En ce vendredi soir, je suis plongé dans mes dossiers. Seul la lampe de bureau et les lampadaires de la rue éclairent la pièce. Il est presque dix-neuf heures quand quelqu'un frappe à la porte. Je lâche un soupir avant d'inviter la personne d'une voix forte à entrer. Emilie, la nouvelle assistante du remplaçant de Mathias fait son entrée.

- Vous êtes encore là ? je demande en fronçant les sourcils. Il est tard, vous devriez être chez vous.

- Je voulais finir les dossiers pour vous les apporter, se justifie-t-elle sans ciller face à mon ton froid. Vous avez beaucoup de travail. Je voulais juste vous aider monsieur le directeur.

Je lui fais un signe et elle dépose tous les dossiers sur la table. Emilie est encore belle pour son âge mais elle n'a pas le sourire d'Alicia. Après toute ses semaines passées sans elle, Alicia est toujours dans ma tête.
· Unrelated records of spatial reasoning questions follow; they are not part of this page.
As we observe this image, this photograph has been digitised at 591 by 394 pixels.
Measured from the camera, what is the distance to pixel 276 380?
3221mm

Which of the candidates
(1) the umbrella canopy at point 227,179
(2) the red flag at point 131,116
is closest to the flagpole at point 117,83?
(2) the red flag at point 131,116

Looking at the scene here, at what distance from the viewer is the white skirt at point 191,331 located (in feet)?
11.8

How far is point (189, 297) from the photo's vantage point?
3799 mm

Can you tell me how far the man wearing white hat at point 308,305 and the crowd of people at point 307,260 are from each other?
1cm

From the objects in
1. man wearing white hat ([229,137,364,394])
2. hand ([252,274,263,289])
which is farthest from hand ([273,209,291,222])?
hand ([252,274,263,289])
Depuis qu'elle n'est plus là, ma vie est encore plus terne.

Je ferme les yeux quelques secondes pour la chasser de mon esprit. Je me tourne vers Emilie qui cherche par tous les moyens à me séduire comme à peu près toutes les femmes de mon entreprise.

- Merci beaucoup, je finis par dire avant de me lever. Il est temps pour moi de rentrer car je n'arrive plus à rien.

Je range mes affaires avant de quitter le bureau en compagnie de mon employée. Elle ne cesse de me regarder mais je suis habitué à tous cela maintenant.

- Bonsoir Emilie, je termine poliment avant de monter dans ma voiture.

- À demain monsieur Castillo, réplique-t-elle en me souriant.

Quand j'arrive à la villa, Marie a préparé le repas.

- Bonsoir monsieur, lance-t-elle d'un ton froid.

Depuis qu'Alicia ne fait plus partie de ma vie, Marie est devenu très distante avec moi. Cette femme était mon réconfort de la journée et je suis habitué à sa présence depuis qu'elle travaille pour moi.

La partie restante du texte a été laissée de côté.